▸ WORK REQUIRED
Copy the rows below, starting at the row that contains "FORNINES松弛感亨利领毛衣男内搭毛线衣秋冬宽松慵懒打底针织衫女" and ending after the row that contains "Мертвые души". Leave the pictures out of your copy.

▸ EXTRACTED RECORDS
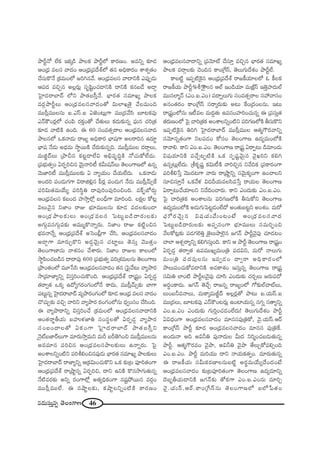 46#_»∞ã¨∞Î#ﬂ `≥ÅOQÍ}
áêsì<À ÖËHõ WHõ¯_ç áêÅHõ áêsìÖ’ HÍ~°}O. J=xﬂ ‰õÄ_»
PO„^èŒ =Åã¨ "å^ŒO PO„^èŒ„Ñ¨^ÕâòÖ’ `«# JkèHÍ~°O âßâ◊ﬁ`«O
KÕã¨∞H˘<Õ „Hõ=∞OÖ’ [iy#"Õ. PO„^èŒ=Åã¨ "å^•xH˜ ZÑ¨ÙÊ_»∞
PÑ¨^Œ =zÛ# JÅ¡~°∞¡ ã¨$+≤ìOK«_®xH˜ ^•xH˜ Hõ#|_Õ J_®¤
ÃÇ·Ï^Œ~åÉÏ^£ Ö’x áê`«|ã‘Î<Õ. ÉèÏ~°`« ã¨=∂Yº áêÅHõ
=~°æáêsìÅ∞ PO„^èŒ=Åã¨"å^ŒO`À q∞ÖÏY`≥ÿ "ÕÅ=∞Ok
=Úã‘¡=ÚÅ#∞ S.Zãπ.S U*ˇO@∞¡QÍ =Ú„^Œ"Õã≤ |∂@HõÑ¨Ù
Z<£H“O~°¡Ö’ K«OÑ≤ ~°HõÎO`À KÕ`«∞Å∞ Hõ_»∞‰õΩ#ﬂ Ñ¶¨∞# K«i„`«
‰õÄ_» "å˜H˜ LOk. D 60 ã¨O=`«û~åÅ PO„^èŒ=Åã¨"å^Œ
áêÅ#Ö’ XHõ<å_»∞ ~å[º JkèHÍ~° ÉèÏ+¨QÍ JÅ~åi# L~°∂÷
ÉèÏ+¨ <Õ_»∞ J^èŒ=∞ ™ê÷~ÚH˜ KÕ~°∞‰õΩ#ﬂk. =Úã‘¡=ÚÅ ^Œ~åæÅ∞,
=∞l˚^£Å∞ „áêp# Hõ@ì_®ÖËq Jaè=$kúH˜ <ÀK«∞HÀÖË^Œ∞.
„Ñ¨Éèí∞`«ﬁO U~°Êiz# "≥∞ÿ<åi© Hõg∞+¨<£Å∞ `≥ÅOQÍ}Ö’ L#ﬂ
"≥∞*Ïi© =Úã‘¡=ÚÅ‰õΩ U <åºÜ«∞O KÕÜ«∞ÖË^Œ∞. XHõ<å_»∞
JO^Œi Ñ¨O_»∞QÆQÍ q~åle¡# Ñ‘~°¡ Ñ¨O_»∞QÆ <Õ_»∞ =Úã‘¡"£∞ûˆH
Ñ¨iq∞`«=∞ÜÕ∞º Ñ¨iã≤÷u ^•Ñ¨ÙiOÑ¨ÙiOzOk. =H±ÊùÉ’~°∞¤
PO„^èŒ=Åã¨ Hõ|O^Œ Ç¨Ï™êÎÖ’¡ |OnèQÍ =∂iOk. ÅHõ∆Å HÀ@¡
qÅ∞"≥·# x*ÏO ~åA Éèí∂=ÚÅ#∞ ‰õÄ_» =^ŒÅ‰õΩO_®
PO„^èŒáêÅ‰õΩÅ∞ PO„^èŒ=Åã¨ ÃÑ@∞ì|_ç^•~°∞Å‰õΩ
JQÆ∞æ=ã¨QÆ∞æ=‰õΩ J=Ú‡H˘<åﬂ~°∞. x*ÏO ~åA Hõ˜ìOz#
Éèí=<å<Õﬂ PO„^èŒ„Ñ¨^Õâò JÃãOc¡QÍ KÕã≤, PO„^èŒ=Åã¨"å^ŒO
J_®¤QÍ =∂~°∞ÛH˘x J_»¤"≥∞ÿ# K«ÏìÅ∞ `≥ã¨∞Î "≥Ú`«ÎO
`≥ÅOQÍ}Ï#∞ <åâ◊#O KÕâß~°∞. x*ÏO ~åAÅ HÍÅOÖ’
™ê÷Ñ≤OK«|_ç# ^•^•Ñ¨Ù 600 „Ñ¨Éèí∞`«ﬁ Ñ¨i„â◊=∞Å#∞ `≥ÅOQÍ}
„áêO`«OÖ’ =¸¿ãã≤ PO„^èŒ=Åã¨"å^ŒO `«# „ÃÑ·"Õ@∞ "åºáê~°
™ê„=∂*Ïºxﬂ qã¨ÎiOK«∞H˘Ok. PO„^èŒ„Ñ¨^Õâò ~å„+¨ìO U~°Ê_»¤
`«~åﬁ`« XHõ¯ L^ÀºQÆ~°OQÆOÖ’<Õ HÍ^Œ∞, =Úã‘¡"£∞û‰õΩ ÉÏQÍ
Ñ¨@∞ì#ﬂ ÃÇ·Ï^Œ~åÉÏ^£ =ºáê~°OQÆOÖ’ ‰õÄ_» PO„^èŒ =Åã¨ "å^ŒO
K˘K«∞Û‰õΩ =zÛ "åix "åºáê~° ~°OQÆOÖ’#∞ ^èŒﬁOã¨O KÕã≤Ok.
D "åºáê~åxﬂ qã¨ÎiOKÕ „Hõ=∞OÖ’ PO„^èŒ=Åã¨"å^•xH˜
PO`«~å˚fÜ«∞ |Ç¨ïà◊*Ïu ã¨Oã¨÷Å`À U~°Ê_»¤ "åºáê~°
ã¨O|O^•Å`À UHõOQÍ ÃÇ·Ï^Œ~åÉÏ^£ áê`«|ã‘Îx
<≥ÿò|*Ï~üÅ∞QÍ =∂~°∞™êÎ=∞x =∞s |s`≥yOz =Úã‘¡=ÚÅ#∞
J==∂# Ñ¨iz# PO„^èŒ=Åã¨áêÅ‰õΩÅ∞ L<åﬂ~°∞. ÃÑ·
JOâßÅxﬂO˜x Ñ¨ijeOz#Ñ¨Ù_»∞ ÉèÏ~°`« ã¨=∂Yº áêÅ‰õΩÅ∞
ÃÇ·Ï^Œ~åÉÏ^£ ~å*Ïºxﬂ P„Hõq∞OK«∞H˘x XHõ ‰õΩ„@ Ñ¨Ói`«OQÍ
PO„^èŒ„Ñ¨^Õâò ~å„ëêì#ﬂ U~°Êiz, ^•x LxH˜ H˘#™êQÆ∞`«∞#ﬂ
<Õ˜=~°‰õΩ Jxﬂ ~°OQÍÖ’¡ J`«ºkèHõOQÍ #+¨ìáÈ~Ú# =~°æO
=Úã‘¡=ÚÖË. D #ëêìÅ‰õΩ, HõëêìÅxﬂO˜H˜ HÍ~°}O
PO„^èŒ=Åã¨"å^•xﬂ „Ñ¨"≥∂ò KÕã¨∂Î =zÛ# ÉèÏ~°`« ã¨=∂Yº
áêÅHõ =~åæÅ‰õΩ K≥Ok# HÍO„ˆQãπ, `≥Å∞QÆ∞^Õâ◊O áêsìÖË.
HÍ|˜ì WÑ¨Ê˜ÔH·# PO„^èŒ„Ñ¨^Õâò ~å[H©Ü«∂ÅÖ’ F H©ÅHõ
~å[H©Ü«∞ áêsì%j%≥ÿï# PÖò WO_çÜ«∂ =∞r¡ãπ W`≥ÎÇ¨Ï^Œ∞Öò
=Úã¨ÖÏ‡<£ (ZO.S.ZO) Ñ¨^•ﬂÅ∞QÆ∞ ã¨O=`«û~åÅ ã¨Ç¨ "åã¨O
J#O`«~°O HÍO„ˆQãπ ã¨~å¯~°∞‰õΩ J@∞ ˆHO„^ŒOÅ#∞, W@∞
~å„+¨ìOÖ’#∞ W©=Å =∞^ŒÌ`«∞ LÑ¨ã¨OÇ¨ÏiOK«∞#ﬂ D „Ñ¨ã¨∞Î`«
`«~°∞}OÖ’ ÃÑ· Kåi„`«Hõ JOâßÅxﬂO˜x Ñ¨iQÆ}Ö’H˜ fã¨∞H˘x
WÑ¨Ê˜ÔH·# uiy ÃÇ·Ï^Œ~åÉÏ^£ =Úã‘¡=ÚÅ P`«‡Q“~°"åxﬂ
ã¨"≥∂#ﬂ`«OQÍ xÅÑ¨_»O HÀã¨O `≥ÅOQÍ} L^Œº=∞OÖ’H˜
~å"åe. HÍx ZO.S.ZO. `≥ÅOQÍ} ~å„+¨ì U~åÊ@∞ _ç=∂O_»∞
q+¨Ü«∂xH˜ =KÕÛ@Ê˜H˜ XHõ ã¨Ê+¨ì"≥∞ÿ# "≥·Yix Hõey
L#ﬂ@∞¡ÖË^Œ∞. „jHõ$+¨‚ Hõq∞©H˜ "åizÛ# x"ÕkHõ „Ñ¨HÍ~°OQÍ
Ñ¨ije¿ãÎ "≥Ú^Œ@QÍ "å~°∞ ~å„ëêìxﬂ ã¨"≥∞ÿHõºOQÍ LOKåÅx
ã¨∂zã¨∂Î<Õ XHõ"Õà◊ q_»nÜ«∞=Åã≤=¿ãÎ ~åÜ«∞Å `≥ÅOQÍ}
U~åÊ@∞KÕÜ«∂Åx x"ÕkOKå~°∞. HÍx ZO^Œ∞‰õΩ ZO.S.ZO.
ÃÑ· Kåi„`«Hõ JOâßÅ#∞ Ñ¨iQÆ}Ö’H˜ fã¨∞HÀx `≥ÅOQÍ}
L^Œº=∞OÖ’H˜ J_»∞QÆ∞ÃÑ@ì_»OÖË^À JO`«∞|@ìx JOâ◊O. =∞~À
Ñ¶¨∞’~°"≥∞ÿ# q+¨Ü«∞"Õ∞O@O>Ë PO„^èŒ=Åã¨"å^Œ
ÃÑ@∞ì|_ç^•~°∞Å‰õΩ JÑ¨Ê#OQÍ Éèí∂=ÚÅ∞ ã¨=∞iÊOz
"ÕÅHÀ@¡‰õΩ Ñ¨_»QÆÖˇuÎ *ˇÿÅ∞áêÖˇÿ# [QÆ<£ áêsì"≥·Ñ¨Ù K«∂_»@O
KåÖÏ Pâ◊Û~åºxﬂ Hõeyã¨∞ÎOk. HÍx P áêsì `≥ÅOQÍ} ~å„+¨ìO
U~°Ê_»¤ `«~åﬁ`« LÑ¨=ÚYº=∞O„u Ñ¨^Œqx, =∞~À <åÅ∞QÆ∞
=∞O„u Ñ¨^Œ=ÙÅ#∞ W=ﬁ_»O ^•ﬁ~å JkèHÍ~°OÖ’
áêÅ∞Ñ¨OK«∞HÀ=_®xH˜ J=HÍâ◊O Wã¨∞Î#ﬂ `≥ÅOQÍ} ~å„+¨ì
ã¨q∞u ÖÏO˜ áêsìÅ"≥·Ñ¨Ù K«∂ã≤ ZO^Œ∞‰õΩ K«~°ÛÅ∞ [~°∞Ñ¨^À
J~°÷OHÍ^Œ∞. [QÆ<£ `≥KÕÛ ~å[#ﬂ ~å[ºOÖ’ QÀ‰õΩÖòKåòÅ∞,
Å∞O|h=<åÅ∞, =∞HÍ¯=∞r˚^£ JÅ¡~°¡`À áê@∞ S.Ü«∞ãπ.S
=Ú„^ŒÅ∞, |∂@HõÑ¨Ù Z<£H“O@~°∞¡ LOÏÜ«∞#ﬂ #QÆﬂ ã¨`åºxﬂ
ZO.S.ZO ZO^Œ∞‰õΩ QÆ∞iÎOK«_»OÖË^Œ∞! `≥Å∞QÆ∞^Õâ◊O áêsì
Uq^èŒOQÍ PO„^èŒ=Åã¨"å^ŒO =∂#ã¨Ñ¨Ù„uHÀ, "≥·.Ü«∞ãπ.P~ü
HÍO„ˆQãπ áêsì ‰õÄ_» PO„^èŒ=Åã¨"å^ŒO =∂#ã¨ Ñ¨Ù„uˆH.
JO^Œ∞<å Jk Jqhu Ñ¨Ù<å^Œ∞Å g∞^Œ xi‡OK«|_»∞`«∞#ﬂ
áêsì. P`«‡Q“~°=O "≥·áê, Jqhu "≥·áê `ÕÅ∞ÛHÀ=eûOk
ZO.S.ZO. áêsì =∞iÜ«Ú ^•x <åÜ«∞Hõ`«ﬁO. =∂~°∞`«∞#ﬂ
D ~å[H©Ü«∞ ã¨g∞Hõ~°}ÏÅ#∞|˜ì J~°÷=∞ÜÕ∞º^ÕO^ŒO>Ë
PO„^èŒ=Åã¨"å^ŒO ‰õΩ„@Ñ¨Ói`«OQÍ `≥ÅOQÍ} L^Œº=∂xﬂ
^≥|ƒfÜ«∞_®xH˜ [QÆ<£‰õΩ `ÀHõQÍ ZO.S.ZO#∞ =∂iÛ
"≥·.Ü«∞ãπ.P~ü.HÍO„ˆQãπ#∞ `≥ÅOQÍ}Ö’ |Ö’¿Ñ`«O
==
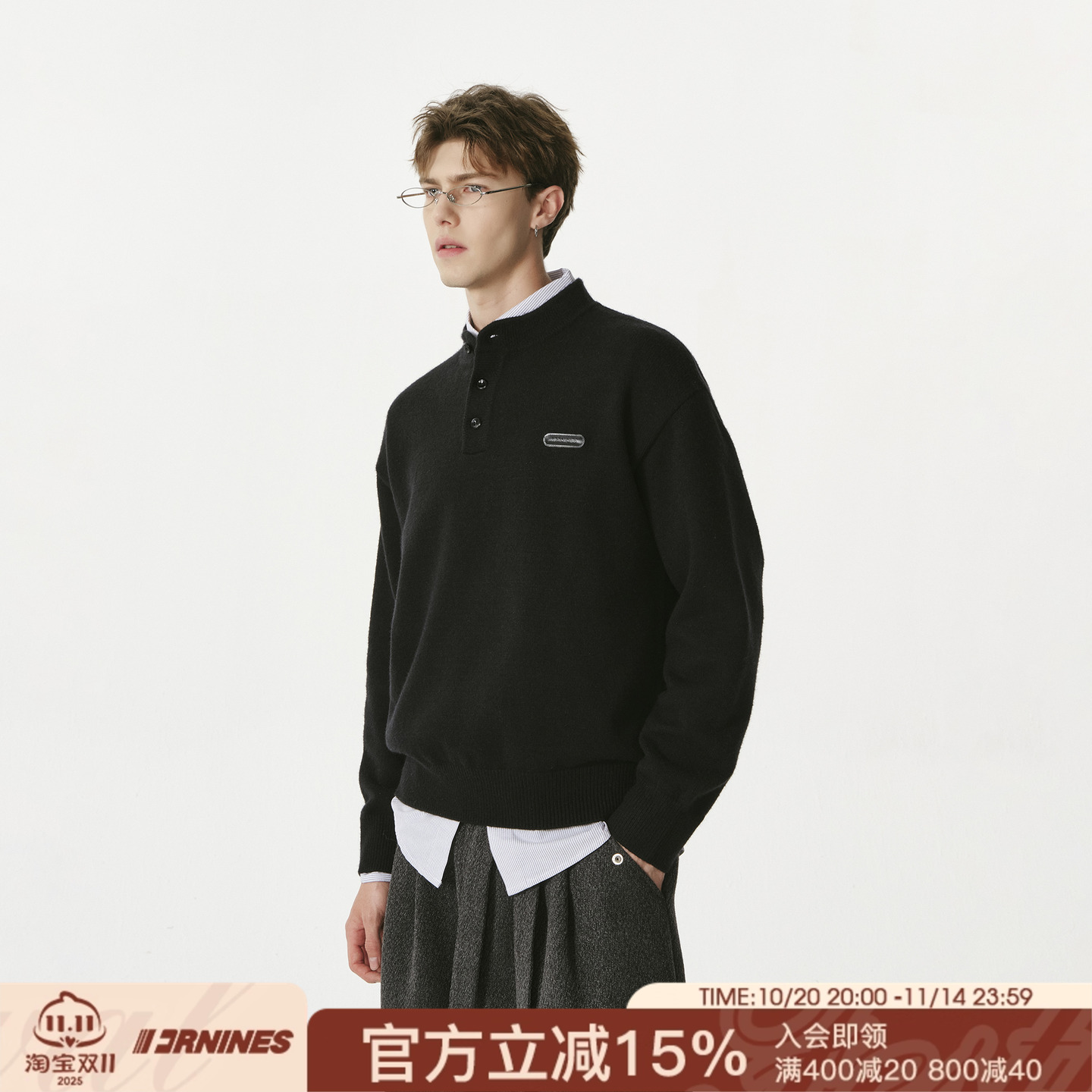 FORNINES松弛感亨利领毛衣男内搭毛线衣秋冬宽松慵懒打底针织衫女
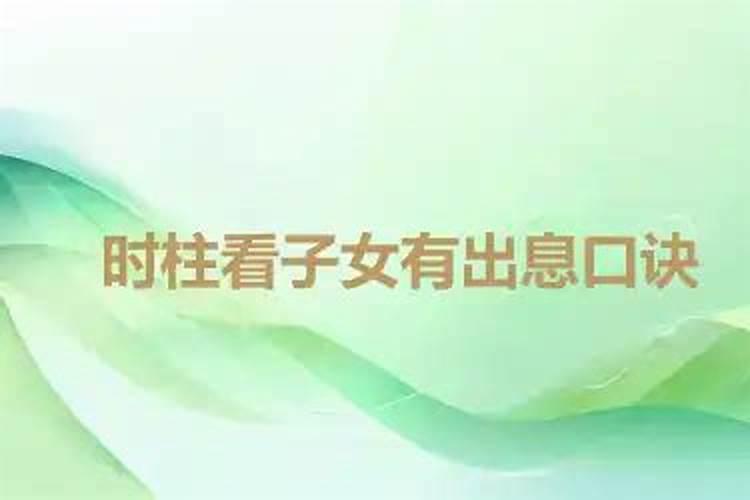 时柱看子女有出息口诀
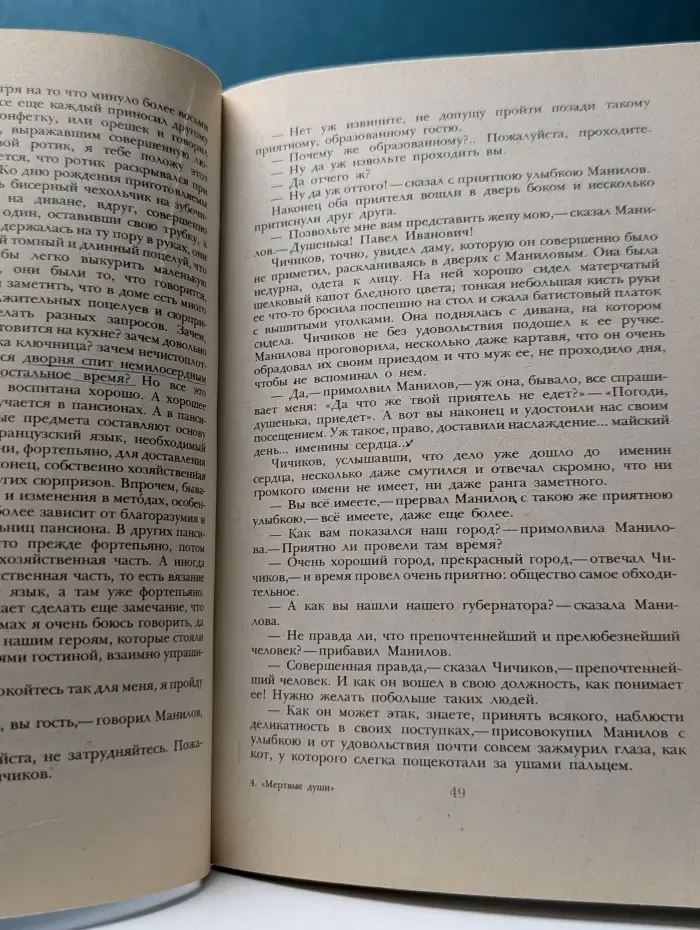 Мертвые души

▸ COMPLETED TASK
 FORNINES松弛感亨利领毛衣男内搭毛线衣秋冬宽松慵懒打底针织衫女
 时柱看子女有出息口诀
 Мертвые души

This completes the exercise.